Whether engineered or by chance, Israel has transitioned into an integral cog in the cryptocurrency world. The country has played a major role in cryptocurrency in 2018. Let’s start with one of the more exciting announcements.
The Association of Banks has requested that the central bank step up their efforts to establish cryptocurrency guidelines for managing cryptocurrency accounts and activity. The Association asked for clear policies, as anti-money laundering laws forbid large deposits when the money comes from unverified sources.
Bitcoin comes from anonymous sources, making it difficult to properly track earnings and demonstrate proof of earnings.
Hapoalim received $200,000 in bitcoin earnings with the recommendation of the Tel Aviv District Court. The significance of receiving these funds is that it sets a legal precedent for future deposits.
But there’s a problem that still remains a serious concern for cryptocurrency: cyberattacks. A leading expert in the field warns that cryptocurrency-related attacks will continue to increase. Experts warn that, on a daily basis, there’s a mining attack or another initial coin offering scam that impacts the industry.
Tel Aviv held the “Blockchain, The New Digital Age” during the annual Cyber Week cybersecurity conference.
Israel’s startups are helping push cryptocurrency to new heights, with many experts claiming that blockchain applications are on the rise. Clearing and settlement systems are being introduced, and the evolution of applications that revolve around blockchain technology are becoming significant.
Blockchain is the underlying technology behind bitcoin and other cryptocurrencies.
The potential for blockchain is massive, with many claiming it will change the way the world’s financial systems operate.
“Answering the question ‘will blockchain disrupt banks’ he clarified that it is not going to disrupt banks.
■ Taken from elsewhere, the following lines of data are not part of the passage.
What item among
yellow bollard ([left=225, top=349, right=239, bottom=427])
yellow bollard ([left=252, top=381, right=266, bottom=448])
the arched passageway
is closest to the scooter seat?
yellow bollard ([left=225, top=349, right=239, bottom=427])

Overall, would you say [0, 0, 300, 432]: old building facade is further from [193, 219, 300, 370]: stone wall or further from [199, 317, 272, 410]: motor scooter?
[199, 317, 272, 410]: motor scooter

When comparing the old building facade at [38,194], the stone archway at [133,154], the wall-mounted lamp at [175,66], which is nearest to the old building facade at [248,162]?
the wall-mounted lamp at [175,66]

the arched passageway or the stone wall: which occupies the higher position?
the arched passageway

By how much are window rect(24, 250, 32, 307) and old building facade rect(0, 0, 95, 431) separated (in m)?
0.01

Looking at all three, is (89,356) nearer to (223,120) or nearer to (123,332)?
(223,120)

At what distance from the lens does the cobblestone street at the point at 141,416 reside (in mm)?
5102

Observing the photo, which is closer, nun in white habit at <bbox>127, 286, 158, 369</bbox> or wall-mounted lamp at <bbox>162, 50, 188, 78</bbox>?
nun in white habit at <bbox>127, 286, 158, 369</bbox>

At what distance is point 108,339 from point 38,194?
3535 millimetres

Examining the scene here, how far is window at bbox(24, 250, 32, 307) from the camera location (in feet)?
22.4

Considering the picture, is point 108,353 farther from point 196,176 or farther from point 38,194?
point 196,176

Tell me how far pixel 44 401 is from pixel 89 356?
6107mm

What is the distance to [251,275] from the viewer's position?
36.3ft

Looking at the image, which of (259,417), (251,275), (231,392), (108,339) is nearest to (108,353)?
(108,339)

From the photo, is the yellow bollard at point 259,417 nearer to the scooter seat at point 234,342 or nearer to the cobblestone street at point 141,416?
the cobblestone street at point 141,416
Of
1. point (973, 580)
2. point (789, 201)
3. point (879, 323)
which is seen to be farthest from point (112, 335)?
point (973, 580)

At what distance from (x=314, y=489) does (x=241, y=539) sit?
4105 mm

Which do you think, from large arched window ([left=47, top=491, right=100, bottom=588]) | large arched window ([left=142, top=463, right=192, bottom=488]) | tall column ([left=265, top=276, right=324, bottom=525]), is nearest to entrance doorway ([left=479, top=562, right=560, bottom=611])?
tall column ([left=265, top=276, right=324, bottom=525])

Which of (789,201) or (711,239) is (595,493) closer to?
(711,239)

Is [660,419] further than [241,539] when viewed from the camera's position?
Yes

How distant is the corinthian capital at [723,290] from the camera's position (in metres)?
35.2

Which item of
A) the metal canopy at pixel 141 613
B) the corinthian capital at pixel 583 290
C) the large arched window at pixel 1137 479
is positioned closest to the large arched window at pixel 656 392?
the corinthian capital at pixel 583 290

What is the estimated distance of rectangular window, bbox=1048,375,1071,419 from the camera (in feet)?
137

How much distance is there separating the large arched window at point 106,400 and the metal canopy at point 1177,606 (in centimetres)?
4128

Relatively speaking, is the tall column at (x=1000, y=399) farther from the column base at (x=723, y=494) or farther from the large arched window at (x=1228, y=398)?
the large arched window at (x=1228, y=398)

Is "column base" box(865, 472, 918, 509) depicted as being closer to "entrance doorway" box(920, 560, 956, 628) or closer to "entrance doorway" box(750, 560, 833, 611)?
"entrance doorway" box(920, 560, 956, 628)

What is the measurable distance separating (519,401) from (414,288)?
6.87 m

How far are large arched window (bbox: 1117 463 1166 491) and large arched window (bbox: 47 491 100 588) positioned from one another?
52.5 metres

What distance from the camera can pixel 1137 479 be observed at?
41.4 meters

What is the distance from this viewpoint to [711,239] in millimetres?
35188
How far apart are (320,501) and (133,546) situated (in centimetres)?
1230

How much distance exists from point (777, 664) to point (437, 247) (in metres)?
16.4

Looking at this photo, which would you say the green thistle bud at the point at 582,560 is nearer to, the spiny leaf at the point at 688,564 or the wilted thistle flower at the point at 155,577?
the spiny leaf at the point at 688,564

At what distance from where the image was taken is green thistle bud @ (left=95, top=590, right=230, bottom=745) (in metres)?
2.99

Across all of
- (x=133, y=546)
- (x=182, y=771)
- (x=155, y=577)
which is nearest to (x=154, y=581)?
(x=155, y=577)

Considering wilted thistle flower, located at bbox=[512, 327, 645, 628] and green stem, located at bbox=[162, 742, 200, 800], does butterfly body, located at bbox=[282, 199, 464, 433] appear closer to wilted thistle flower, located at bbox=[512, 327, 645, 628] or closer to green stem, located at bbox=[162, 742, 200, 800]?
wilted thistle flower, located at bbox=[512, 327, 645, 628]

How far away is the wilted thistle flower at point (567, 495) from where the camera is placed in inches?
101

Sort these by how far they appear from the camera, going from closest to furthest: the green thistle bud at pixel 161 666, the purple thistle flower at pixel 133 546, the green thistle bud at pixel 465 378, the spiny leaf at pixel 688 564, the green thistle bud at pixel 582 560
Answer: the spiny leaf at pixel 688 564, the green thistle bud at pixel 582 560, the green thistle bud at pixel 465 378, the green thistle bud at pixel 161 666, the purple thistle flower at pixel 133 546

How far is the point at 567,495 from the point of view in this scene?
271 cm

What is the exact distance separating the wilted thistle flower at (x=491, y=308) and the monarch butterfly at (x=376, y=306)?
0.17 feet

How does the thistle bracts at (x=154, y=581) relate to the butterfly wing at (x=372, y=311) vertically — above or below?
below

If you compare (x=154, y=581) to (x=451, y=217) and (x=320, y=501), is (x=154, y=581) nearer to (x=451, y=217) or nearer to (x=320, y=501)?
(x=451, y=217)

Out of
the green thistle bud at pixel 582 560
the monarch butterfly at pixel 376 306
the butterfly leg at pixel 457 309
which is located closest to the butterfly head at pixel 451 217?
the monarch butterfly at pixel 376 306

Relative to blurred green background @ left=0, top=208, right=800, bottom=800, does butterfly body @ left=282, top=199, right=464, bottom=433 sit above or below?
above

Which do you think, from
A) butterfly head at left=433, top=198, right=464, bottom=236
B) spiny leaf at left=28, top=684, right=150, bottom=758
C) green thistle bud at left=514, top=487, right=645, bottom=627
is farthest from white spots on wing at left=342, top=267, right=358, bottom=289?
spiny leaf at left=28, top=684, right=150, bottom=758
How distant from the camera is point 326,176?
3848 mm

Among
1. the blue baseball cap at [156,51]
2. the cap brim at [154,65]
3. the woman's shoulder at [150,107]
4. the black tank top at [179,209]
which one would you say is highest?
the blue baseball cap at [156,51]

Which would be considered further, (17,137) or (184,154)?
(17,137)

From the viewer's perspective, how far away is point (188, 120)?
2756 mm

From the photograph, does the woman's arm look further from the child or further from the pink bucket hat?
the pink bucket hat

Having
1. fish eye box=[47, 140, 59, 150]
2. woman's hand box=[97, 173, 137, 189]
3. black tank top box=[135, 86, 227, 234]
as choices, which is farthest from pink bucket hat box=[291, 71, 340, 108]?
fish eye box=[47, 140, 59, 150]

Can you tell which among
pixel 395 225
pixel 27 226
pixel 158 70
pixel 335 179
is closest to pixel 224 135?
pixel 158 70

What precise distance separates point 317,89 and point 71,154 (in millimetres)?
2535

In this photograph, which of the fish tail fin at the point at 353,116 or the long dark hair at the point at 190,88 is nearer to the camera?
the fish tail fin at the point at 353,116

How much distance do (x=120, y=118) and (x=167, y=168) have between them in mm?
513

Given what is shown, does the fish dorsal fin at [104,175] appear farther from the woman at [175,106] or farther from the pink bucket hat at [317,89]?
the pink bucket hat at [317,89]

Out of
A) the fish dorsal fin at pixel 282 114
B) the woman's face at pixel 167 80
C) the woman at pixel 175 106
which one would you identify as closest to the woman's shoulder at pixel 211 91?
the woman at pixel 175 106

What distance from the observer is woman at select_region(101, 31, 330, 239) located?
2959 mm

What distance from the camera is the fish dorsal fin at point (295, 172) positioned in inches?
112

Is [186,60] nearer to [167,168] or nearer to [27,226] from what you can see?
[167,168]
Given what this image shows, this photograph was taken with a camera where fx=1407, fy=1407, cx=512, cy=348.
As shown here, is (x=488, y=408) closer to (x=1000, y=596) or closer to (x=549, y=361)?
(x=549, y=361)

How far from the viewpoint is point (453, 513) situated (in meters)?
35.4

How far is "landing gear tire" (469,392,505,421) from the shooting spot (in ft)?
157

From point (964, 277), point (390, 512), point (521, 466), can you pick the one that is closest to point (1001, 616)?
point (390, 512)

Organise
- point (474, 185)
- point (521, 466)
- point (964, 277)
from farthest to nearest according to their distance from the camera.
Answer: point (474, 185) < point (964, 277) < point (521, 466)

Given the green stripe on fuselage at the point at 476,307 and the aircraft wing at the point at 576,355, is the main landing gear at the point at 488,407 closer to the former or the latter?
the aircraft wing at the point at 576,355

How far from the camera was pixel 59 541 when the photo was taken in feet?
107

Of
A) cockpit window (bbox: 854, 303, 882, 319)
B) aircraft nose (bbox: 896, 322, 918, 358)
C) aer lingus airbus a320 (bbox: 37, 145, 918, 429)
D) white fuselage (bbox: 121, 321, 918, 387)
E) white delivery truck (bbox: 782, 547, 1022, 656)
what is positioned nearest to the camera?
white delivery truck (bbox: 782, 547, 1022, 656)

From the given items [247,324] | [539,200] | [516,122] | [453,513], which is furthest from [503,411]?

Instead, we are trying to revolutionize the ways people are using banks all across the world through this blockchain technology,” states Brad Garlinghouse on ripple news.
There’s also a concern that blockchain will not allow Israel to comply with the “right to be forgotten” laws in the European Union. Distributed ledgers do not allow information to be erased, and some banks claim that ledgers do not scale to the volume needed to handle big bank transactions.
The second panel of speakers at the conference claims that many of the biggest companies have the “don’t want to be left behind” mentality. Businesses jump into technology, such as blockchain, because they don’t want to be left behind. Panelists agree that the funding and push behind blockchain technology will push the technology into data centers around the world, even if the technology is not the most practical or efficient for the task.
CoinsBank and other companies are focusing on crypto-tourism as a way to benefit from cryptocurrencies.
ICO-focused tours are starting to become a popular choice in Israel and Europe. Some tours aim to solicit the elderly, while others are working with tech-savvy investors trying to lure them into an investment.
CryptoCribs, a company focused on crypto-focused home-sharing, acts like an Airbnb. It connects traveling enthusiasts that are in the cryptocurrency world with crypto-friendly accommodations.